For some time now, I’ve been using Thunderbird Portable to manage my email accounts. For me, it has several advantages over other options:
With all my email from all my accounts gathered in one place on a flash drive (and backed up–usually daily, because the flash drive WILL fail eventually–to a hard drive by simply dragging and dropping the whole Thunderbird Portable folder), I can take it with me wherever I go and still not have to mess with the cumbersome nature of even the best webmail (a tossup between GMail and Yahoo Mail, IMO–Windows Live is for very sick, thought-to-be-extinct Dodo birds *heh*). Simple, and I can still use it whether in a Windows or Linux–or even PCBSD–session (as long as WINE’s installed in the ‘nix box).

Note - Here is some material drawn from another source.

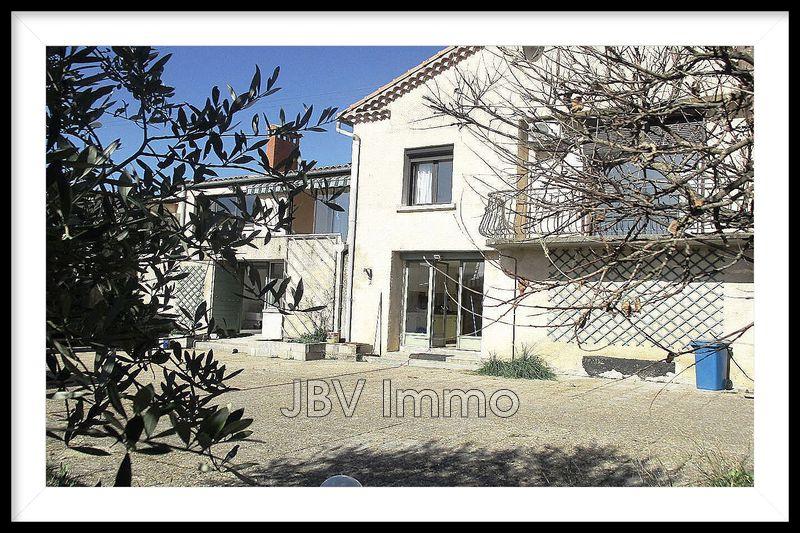 Photo Maison en pierre Vézénobres   achat maison en pierre  5 chambres   210m²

Really snazzy solution.
But. What about when an older OS or computer refuses to release a flash drive and getting it disconnected causes file corruption (even shutting the computer down may not avert that problem)? That’s a good reason to not only back the mail up every day but to configure T-Bird to leave the messages on the server, not simply delete them on download. Yeh, yeh, that could mean dropping in on some accounts and manually cleaning out clogged up mail folders every now and then, but that’s a very small price to pay.
Besides, with daily backups, it’s doubtful one would lose much mail even were T-Bird not configured to leave mail on the server. One corrupted startup and… simply reinstall over the existing installation, and if mail needed to be copied over from backup, no problem.